I just went for more tests which included: 
Blood work...
*CPK, ANA, RA, Sed Rate* 
Other...
*c-spine * (to see if some of the symptoms are nerve related, etc) , and a *breast ultrasound* (for the lump)

Isn't a cold spot something to be concerned about? My doctor wants to do the "wait & watch" approach rather than medication, b/c i am not hypothyroid yet, but the pain and constant back & forth of how I feel is awful! Doesn't Hash. play a role in infertility? I am 24...that's scary! My doc also thinks that a lot of these symptoms are completely non-related to Hash. & brushes them off. wondering if some of these problems has something to do w/maybe a lymphatic system problem. My doctor treats me like I am a crazy person! Anyways....I am soooo sorry for the length, but I would appreciate any help possible!


----------



## Live2Love (Sep 14, 2009)

Hi Jessica,
Welcome to the board. I was diagnosed with Hashi's in October, and I'm 24 also. I was SO busy going to school and working that I never really felt like anything was wrong- just thought I was tired and stressed out. Several blood tests, a sonogram, and an uptake scan later- and my diagnosis was Hashi's. I ended up seeing a surgeon to have a fine needle aspiration done, but she could not find a specific nodule to biopsy. So, I am also playing the "wait and see" game. I go back in April.

I looked at your long list of symptoms and I will bold the ones that I have also had myself.
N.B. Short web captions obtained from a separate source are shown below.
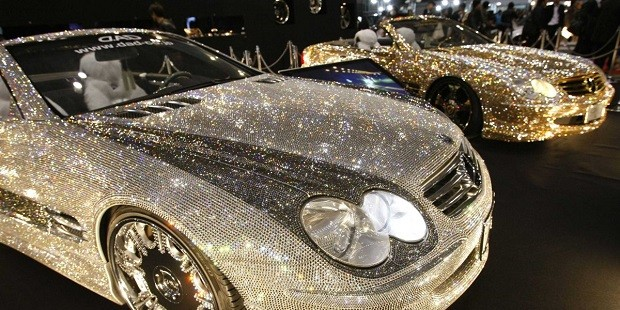 mercedes-benz-sl600-covered-with-swarovski-crystal-glass-2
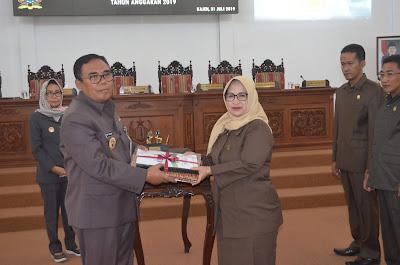 DPRD dan Bupati tanda tangani anggaran perubahan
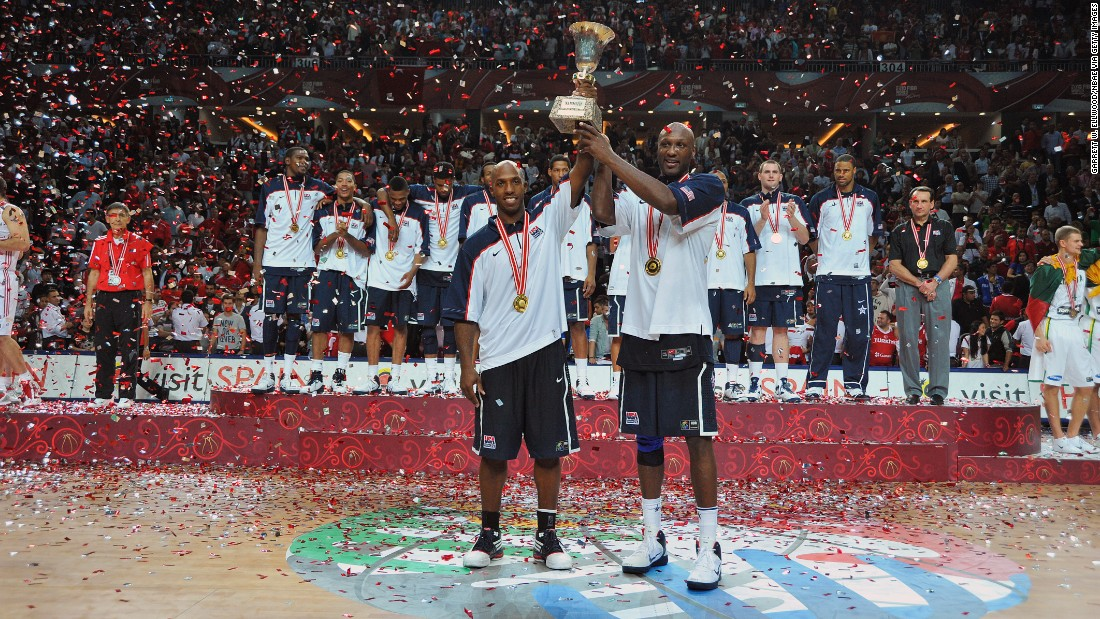 Chauncey Billups, left, and Odom hold a trophy after the U.S. team won at the 2010 World Championships.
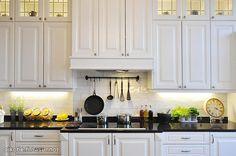 White kitchen with black countertop / Valkoinen keittiö mustalla työtasolla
list of some of my symptoms:
*fullness feeling in throat*
*difficulty swallowing* (pills especially)
pin point headaches and pin point body pains
*body pains* (feels like growing pains) in fingers, hands, arms, legs
tingling in hands, arms, and legs (legs almost all the time), nose, lips, and chin
*extreme fatigue* most days (a lot of times comes on feeling almost like a dizzy spell)
*insomnia some nights*
*memory problems*
*concentration & retaining information problems*
*anxious* (recently had 1st few anxiety attacks)
*depressed "feeling"*
Raynaud's (only b/c of symptoms)
lump in 1 armpit that i have had since i can remember has gotten larger, lumpier, and tender
lymph nodes in throat are larger and tender and have been for a while
*ear issues* (feels like it will never "pop" or always "full feeling" sometimes painful)

After my diagnosis, and reading up on Hashi's to find everything I could on it...I realized I really had many of the symptoms- I had ignored them!
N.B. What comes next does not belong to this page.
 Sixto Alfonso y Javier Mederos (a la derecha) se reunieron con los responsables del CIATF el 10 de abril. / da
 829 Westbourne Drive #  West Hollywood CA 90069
From what I understand - cold nodules are concerning. Especially if they are over a certain size. Have you made an appointment with the specialist? I would request a FNA if possible. Just to be sure there isn't anything to worry about.

As for Hashi's playing a role in infertility. Once your doctor can get your thyroid levels regulated- then your fertility should stabilize. Andros, am I correct on this?


----------



## Live2Love (Sep 14, 2009)

Oops! I didn't realize you already started another thread. Andros has probably already addressed many of the things I included here.


----------



## jessica (Feb 8, 2010)

I hate hearing other people are going through this, but I can't help but be happy that someone knows what it feels like. Especially someone my age b/c it's not that common.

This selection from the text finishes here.